> Work to complete:
1. Answer these questions using the notebook text.
(a) What color is the annual mean max temperature line?
(b) What file name is the labeled plot saved under?
(c) What background fill color is set for the labels?
2. Duplicate part of the notebook text word for word, starting with "# Overlay the" and going on through "on the point)".

— start Page text —

FC_annual_TMAX_plot_hv = FC_annual_TMAX_df.hvplot(
    y='TMAX',
    x='DATE',
    title=f'Annual Mean Max Temperature in Fort Collins, Colorado, USA',
    xlabel='Date',
    ylabel='Max Temperature (°F)',
    color='red')
FC_annual_TMAX_plot_hv

# Create the Labels element
labels_hv = hv.Labels(
    data=decade_points_df,
    kdims=['DATE', 'TMAX'], # X and Y coordinates for the label position
    vdims=['label_text']    # The column containing the label text
)

# Overlay the labels on the plot and customize
# Use yoffset to move the labels slightly above the line
final_plot_with_labels = FC_annual_TMAX_plot_hv * labels_hv.opts(
    hv.opts.Labels(
        xoffset=0,       # No horizontal offset (center on the point)
        yoffset=0.02,    # Adjust vertical offset (e.g., 2% of plot height)
        text_align='center', # Center the text horizontally
        text_color='black',
        text_font_size='9pt',
        # Optional: Add a white box background for better readability
        # These are Bokeh-specific properties, often prefixed with 'background_'
        background_fill_color='white',
        background_fill_alpha=0.7,
        border_line_color='black', # Optional: Add a border
        border_line_alpha=0.3,
        border_line_width=0.5
    )
)

final_plot_with_labels

In [34]:
# save hv plot
hv.save(final_plot_with_labels, 'final_plot_with_labels.html')

# STEP -1: Wrap up

Don’t forget to store your variables so you can use them in other
notebooks! Replace `var1` and `var2` with the variable you want to save,
separated by spaces.

In [9]:
%store var1 var2

Finally, be sure to `Restart` and `Run all` to make sure your notebook
works all the way through!

— end Page text —
— start Given data —

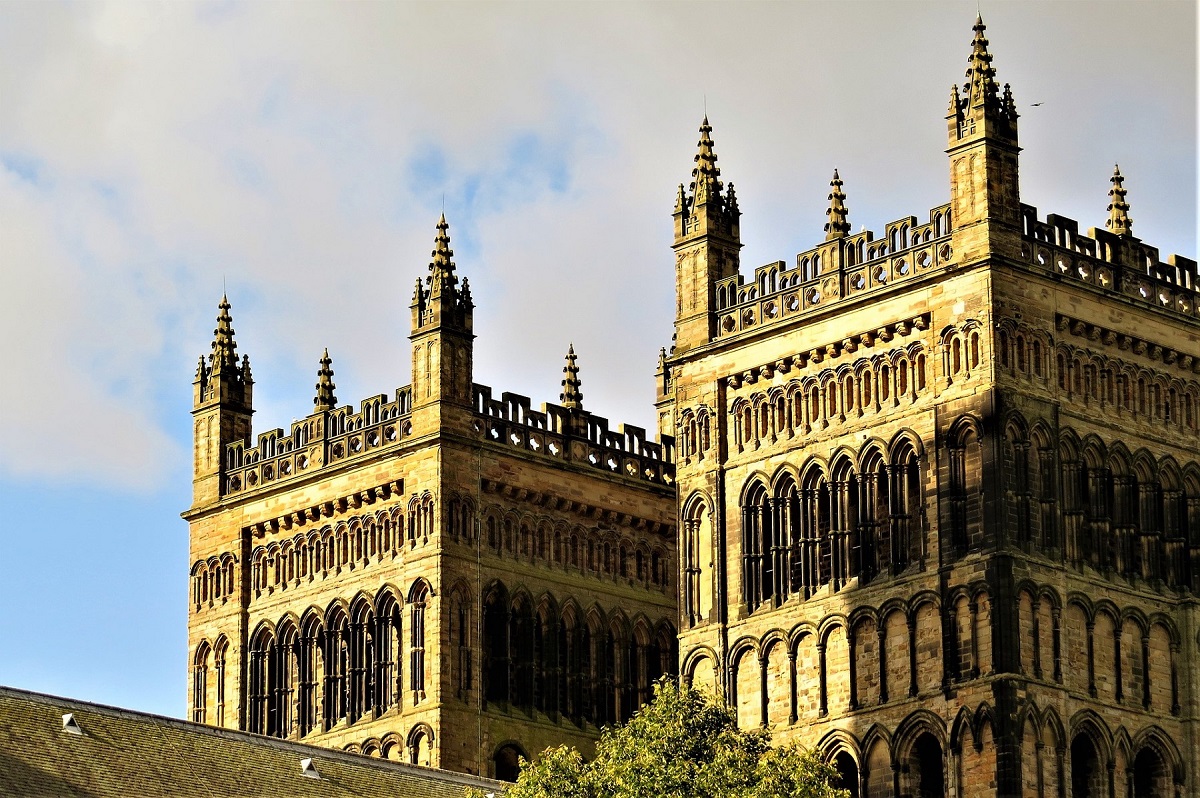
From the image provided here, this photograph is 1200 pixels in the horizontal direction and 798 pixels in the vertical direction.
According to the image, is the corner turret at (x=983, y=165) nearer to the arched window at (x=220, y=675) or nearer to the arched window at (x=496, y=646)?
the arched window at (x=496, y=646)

— end Given data —
— start Given data —

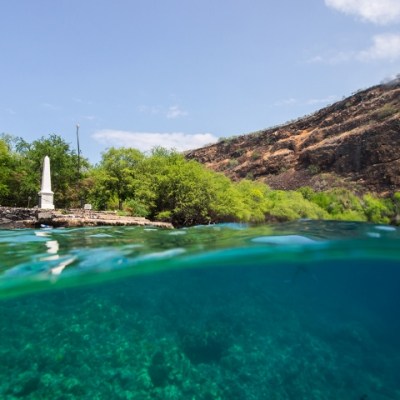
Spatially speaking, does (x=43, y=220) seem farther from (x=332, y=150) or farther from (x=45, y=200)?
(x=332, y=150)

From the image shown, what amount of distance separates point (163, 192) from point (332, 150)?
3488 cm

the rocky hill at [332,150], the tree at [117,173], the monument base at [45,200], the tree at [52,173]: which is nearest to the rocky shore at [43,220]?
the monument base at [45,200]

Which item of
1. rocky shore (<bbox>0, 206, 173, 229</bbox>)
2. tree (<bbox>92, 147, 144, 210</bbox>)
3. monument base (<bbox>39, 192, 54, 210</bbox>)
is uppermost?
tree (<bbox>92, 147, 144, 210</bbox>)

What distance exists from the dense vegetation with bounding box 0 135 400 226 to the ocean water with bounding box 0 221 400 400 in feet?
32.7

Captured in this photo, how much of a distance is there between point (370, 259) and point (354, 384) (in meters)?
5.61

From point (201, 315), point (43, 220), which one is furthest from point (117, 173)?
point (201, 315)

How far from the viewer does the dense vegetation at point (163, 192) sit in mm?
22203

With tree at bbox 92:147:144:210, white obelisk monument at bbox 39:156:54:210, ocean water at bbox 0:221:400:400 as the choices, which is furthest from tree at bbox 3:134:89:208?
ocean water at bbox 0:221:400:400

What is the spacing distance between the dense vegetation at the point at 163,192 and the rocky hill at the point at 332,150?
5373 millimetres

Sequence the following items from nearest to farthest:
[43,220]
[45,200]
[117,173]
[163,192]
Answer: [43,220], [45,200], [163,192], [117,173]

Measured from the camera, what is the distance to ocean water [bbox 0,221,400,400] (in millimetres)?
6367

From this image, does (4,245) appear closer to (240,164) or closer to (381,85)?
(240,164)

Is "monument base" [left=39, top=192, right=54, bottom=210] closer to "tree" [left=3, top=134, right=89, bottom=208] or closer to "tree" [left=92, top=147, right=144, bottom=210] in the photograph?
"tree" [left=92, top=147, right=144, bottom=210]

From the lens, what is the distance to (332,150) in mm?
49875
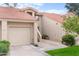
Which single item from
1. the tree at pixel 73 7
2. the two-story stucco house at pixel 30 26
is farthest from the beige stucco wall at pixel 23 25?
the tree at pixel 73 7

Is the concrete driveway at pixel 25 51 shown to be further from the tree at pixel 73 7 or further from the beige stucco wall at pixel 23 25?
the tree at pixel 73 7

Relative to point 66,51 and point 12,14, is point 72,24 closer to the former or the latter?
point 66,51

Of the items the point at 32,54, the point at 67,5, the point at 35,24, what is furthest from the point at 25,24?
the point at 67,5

— end Given data —
— start Given data —

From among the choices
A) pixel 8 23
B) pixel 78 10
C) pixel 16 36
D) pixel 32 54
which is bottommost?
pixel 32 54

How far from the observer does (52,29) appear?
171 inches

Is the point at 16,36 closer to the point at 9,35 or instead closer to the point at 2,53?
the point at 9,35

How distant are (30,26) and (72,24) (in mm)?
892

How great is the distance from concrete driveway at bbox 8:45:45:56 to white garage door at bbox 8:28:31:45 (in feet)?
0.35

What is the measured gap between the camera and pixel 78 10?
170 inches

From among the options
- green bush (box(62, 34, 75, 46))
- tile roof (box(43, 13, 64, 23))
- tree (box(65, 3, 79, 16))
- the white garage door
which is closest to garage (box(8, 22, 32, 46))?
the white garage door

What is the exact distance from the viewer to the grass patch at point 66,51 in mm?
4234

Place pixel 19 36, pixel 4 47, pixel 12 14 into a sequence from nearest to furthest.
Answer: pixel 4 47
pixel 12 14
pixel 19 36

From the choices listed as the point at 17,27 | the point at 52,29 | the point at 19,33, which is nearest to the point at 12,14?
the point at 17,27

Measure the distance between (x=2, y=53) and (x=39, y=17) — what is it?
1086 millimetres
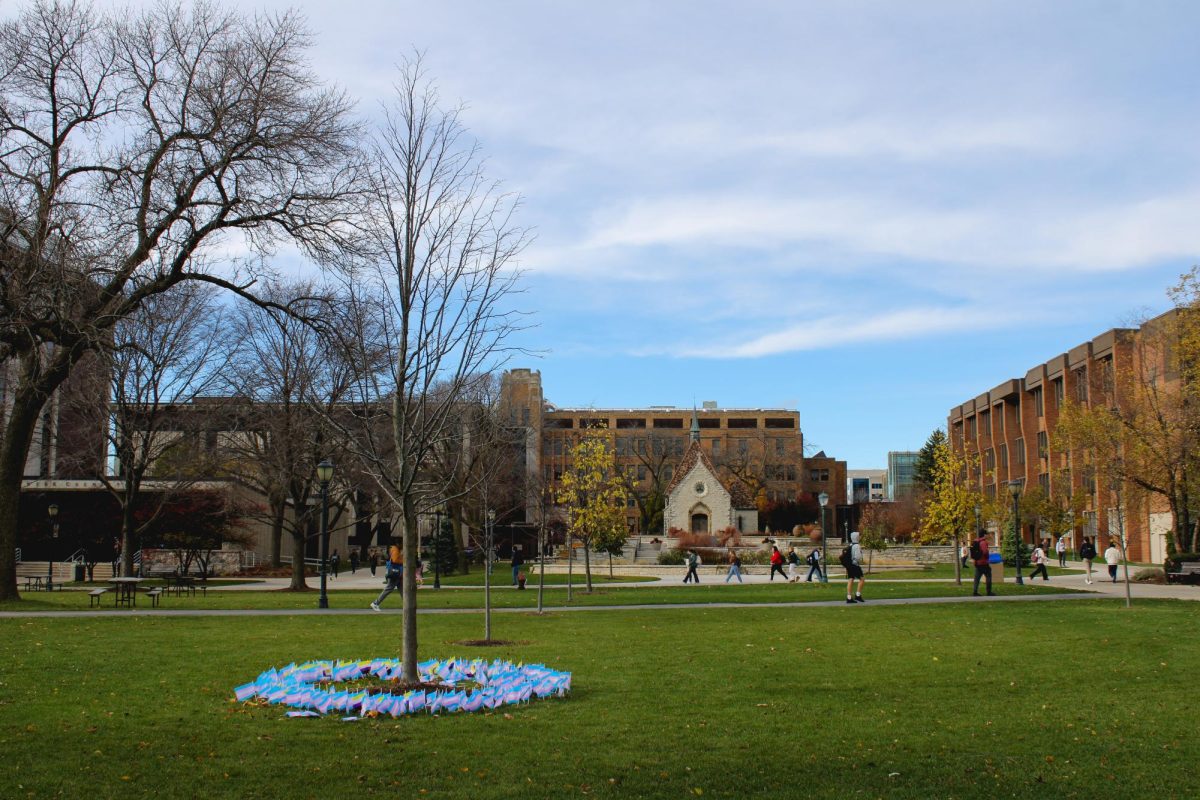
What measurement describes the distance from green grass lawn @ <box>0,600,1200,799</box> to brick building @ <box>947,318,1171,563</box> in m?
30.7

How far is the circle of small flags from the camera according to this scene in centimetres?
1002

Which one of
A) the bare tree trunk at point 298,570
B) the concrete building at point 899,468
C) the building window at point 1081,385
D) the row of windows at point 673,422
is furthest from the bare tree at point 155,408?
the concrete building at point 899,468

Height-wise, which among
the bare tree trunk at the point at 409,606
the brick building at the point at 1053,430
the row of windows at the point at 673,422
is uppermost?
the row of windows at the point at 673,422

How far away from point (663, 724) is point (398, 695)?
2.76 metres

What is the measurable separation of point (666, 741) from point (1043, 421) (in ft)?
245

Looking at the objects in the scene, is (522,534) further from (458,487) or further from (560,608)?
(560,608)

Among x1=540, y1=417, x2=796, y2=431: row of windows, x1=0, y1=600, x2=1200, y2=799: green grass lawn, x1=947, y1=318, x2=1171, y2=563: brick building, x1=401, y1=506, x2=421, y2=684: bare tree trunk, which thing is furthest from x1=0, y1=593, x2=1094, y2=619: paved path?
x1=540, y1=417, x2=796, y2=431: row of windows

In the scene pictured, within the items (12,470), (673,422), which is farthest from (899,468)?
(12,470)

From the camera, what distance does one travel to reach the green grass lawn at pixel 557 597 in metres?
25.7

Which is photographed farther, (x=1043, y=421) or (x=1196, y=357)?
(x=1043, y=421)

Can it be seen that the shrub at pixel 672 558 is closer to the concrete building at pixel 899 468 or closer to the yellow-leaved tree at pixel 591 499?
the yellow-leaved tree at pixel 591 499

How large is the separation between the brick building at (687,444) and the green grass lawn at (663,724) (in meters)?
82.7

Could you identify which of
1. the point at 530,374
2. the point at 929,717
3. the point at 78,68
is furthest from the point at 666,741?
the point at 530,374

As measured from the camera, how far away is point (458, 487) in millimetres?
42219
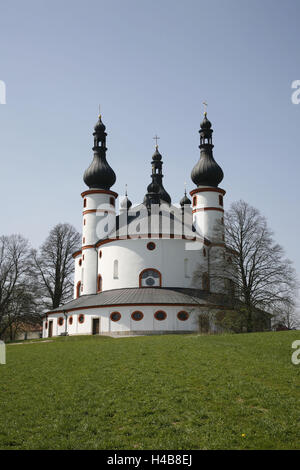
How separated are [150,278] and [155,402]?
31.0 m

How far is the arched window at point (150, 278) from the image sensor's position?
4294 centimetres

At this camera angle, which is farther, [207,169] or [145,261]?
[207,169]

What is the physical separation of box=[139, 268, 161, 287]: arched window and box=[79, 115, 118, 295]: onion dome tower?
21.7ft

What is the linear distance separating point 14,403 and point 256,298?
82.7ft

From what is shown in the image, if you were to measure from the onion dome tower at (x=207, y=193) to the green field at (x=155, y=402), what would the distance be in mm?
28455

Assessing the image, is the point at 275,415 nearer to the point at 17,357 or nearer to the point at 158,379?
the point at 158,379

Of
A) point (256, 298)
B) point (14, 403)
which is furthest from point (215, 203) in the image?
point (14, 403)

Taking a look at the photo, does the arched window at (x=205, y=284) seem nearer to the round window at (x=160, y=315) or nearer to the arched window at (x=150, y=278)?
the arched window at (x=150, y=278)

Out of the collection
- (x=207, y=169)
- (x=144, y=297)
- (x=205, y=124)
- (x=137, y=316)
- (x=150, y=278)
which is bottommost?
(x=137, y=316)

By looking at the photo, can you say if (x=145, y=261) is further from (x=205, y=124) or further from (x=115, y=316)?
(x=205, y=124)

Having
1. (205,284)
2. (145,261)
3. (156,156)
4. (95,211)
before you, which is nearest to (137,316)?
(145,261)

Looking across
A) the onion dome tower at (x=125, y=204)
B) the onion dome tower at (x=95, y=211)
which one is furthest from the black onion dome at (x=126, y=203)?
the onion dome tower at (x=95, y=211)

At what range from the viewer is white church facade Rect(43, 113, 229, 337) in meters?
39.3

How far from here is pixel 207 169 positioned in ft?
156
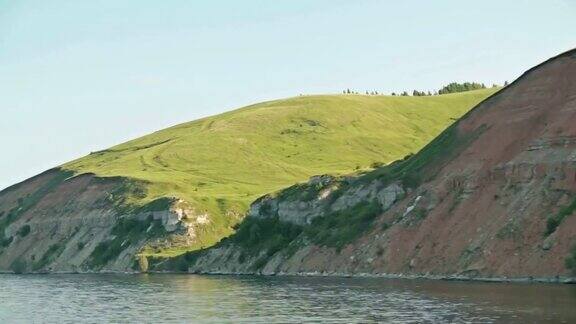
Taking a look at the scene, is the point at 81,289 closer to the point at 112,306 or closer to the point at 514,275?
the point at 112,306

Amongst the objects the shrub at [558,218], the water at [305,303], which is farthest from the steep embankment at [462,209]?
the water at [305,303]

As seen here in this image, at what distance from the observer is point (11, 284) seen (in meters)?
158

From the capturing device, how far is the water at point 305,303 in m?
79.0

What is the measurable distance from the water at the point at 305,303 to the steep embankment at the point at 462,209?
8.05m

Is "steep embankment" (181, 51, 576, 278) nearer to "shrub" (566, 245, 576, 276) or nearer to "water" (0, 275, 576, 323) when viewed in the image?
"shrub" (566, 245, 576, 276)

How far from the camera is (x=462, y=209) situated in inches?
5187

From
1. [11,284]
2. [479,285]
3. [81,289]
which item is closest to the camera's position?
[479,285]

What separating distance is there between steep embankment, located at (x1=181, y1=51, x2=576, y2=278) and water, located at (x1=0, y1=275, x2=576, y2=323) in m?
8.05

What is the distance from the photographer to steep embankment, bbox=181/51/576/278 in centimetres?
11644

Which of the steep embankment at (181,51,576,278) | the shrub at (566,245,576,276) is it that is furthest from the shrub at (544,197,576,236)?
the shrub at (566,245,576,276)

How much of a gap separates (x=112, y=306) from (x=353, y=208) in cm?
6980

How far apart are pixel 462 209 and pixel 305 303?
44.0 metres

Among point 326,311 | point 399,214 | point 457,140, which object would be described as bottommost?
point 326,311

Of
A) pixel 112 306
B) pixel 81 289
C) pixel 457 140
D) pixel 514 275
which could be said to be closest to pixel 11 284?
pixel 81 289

— end Given data —

> Expected responses:
1.
(a) Red
(b) final_plot_with_labels.html
(c) White

2.
# Overlay the labels on the plot and customize
# Use yoffset to move the labels slightly above the line
final_plot_with_labels = FC_annual_TMAX_plot_hv * labels_hv.opts(
    hv.opts.Labels(
        xoffset=0,       # No horizontal offset (center on the point)